▶ [TASKS TO COMPLETE]:
(1) Repeat word for word the portion of the passage about the Trump–Kim talks starting with "US and North" and going on through "asked for clarity.".
(2) In the passage about the Trump–Kim talks, what did Kim say the Yongbyon facility included?

▶ [PASSAGE TO READ]:

···

With Trump preparing to leave the hotel, North Korean Vice Minister of Foreign Affairs Choe Son-hui hurriedly brought the US delegation a message from Kim, two senior administration officials and a person briefed on the matter said. The message amounted to a last-ditch attempt by the North Koreans to reach a deal on some sanctions relief in exchange for dismantling the Yongbyon nuclear complex.

US and North Korean officials had been haggling over a shared definition of the sprawling, three-square-mile site and the last-minute overture sought to advance the North Koreans’ proposal for dismantling it. But the message did not make clear whether the North Koreans shared the US’s expansive definition of the facility and US officials asked for clarity.

Choe rushed back to get an answer. Kim replied that it included everything on the site.

But even when Choe returned with that response, the US delegation was unimpressed and didn’t want to resume the negotiations. Within hours, Trump would be wheels up for Washington.

While such a deal was far from perfect, Trump could have very easily restarted negotiations right then and there. He could have quite possibly made a deal for Yongbyon with less sanctions relief than Kim was looking for. One possibility would have been to trade three of five UN Security Council resolutions that the north wanted lifted for an agreement to fully support all inter-Korean economic development projects presently under consideration. Such a deal would have brought tens of billions of dollars in economic development to North Korea. And if snapback provisions were built into the deal to ensure that Kim wouldn’t be rewarded should he decide to squirm his way out of an agreement, the risk to American interests and allies would have been near zero.

···

▶ [LISTED RECORDS]:
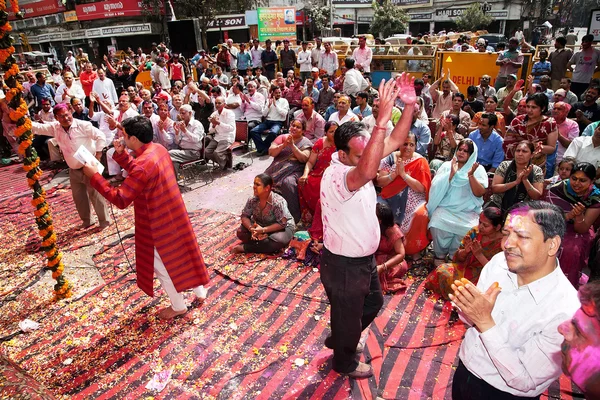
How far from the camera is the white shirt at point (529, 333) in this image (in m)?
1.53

···

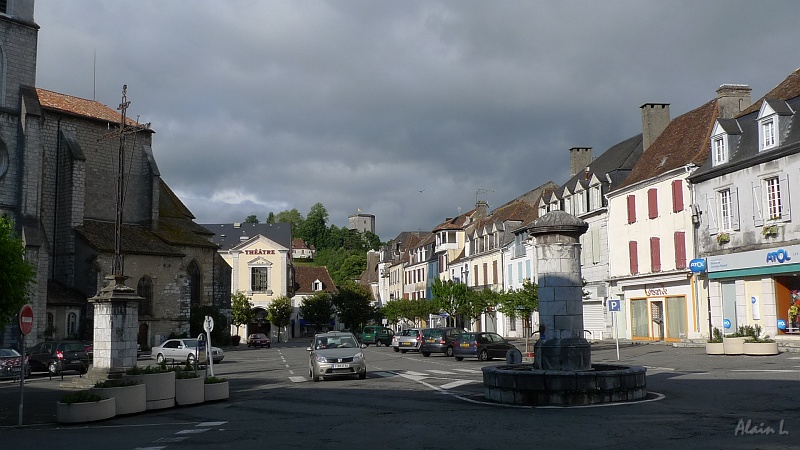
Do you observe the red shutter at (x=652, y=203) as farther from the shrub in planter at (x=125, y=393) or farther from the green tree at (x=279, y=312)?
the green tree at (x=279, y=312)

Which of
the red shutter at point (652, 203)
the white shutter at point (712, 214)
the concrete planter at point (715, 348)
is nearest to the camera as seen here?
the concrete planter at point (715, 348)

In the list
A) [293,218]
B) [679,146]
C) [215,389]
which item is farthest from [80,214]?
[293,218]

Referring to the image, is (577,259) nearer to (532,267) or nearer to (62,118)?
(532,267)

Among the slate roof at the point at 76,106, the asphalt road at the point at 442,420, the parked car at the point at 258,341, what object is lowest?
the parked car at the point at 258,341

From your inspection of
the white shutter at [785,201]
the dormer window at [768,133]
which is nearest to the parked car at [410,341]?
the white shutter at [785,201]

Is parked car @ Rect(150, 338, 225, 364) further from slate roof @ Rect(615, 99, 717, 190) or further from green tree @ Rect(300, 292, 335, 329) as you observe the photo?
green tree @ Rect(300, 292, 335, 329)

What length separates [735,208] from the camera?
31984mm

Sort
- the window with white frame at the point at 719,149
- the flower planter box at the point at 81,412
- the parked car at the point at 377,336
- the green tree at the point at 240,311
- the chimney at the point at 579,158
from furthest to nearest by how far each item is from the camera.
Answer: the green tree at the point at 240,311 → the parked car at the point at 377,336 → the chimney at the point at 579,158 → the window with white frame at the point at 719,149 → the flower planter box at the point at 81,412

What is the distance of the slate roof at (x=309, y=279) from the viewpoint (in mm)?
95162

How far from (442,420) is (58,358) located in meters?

···

▶ [IN RESPONSE]:
(1)
US and North Korean officials had been haggling over a shared definition of the sprawling, three-square-mile site and the last-minute overture sought to advance the North Koreans’ proposal for dismantling it. But the message did not make clear whether the North Koreans shared the US’s expansive definition of the facility and US officials asked for clarity.

(2) Everything on the site.